Certara, the global leader in model-informed drug development and regulatory science, announced that it has published two papers demonstrating proof of concept for its Virtual Twin technology.
“Our Virtual Twin technology will allow clinicians to predict the optimal drug dosing regimen for an individual patient – one that maximizes therapeutic benefit while minimizing side effects – by evaluating the impact of different drug doses, schedules, and combinations in the patient’s in silico ‘virtual twin’ first,” explained Certara chief scientific officer Professor Amin Rostami, PharmD, PhD, FCP.
“The current drug development paradigm cannot study all the possible permutations of co-morbid conditions that a patient may possess. That is the beauty of Virtual Twin, it allows us to model a specific patient, the diseases that person is experiencing, and the likely impact that a specific drug will have on that individual instead of assuming that they will respond in the same way as the average person described on the drug label,” said Professor Rostami.
Certara’s Virtual Twin technology creates a computer-simulated model of each patient, replicating the patient’s various attributes that affect a drug’s fate in their body and hence its effects. These attributes include the patient’s age, weight, height, sex, ethnicity and genetics of drug metabolizing enzymes and drug transporters. The Virtual Twin model can also reflect the patient’s current drug dosage, fed or fasted state, co-morbid conditions and co-medications that affect the activity of certain metabolic enzymes and transporters, and their level of organ function.

[Collected data entries]
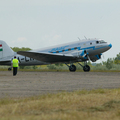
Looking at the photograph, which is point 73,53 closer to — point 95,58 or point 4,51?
point 95,58

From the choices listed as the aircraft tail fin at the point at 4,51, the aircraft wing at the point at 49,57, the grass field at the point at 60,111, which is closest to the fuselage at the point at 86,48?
the aircraft wing at the point at 49,57

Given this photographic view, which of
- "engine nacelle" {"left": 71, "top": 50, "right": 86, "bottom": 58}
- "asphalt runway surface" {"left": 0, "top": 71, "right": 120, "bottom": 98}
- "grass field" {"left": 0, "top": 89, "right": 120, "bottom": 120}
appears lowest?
"asphalt runway surface" {"left": 0, "top": 71, "right": 120, "bottom": 98}

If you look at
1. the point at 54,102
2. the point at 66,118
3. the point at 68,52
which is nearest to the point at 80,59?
the point at 68,52

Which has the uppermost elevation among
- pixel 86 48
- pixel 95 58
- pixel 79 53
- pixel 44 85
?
pixel 86 48

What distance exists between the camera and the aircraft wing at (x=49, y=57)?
34750 mm

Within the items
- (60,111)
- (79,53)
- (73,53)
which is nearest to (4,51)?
(73,53)

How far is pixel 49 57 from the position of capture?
36.4 m

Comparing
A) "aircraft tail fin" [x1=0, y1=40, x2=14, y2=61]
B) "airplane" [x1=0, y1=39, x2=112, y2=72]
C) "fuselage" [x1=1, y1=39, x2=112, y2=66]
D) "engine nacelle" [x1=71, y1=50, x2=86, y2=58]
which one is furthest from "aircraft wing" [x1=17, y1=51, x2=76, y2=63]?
"aircraft tail fin" [x1=0, y1=40, x2=14, y2=61]

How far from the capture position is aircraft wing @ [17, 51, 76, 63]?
114 feet

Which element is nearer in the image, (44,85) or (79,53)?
(44,85)

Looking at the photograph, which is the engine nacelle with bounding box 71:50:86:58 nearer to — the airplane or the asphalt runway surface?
the airplane

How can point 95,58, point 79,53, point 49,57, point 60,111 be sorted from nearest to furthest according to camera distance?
point 60,111, point 79,53, point 49,57, point 95,58

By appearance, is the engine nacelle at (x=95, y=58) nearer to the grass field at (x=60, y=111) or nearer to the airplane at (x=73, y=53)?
the airplane at (x=73, y=53)

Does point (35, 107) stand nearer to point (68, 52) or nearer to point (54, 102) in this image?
point (54, 102)
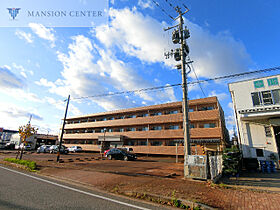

Problems to solve —
A: In the article on Certara's Virtual Twin technology, what reason does Professor Rostami give for the value of Virtual Twin compared with the current drug development paradigm?
B: List the patient attributes named in the Virtual Twin article's sentence beginning "These attributes include".
C: Continue the article on Certara's Virtual Twin technology from its last paragraph.

Written answers —
A: The current paradigm cannot study every possible combination of co-morbid conditions a patient may have. Virtual Twin can model a specific patient, that person's diseases, and the likely effect of a specific drug on them, rather than assuming they will respond like the average person described on the drug label.

B:
- Age
- Weight
- Height
- Sex
- Ethnicity
- Genetics of drug metabolizing enzymes and drug transporters

C:
As one can imagine, these cover a vast array of drug treatment scenarios where the combination of factors might not have been studied, leaving a knowledge gap when trying to decide the most appropriate drug dose for a given patient considering the combination of all the underlying conditions. Hence, it is not surprising that the recently published examples of applying Virtual Twin technology cover diverse areas.
In the first case, Tom Polasek, MD, PhD, a clinical pharmacologist at Certara Strategic Consulting, described in the British Journal of Clinical Pharmacology how he and his team employed Certara’s Simcyp Simulator to create ‘virtual twins’ and predict olanzapine exposure in individual patients. They adapted physiologically-based pharmacokinetic modeling and simulation (PBPK M&S) to implement model-informed precision drug dosing. Olanzapine is an antipsychotic drug that is used to treat schizophrenia and bipolar disorder.
Dr. Polasek’s team began by validating their olanzapine PBPK model against PK studies and data from therapeutic drug monitoring. They then used the Simcyp Simulator healthy volunteer population file to create ‘virtual twins’ of 14 patients. Single-dose studies were conducted and the olanzapine systemic exposure predicted in the virtual twins was compared with the actual drug concentrations measured in the corresponding patients. Those predicted exposures were also used to calculate a hypothetical decrease in exposure variability after the olanzapine dose was adjusted.
Certara’s Virtual Twin technology accurately predicted olanzapine PK parameters in the patients included in the single-dose studies. They represented healthy Caucasian, healthy Chinese, and geriatric Caucasian patients. Furthermore, the variability in olanzapine exposure following hypothetical dose-adjustment guided by PBPK M&S was two-fold lower than a fixed-dose regimen.
The second published application of the ‘virtual twin’ approach comes from the cardiac drug safety arena, identifying patients who could be at higher risk.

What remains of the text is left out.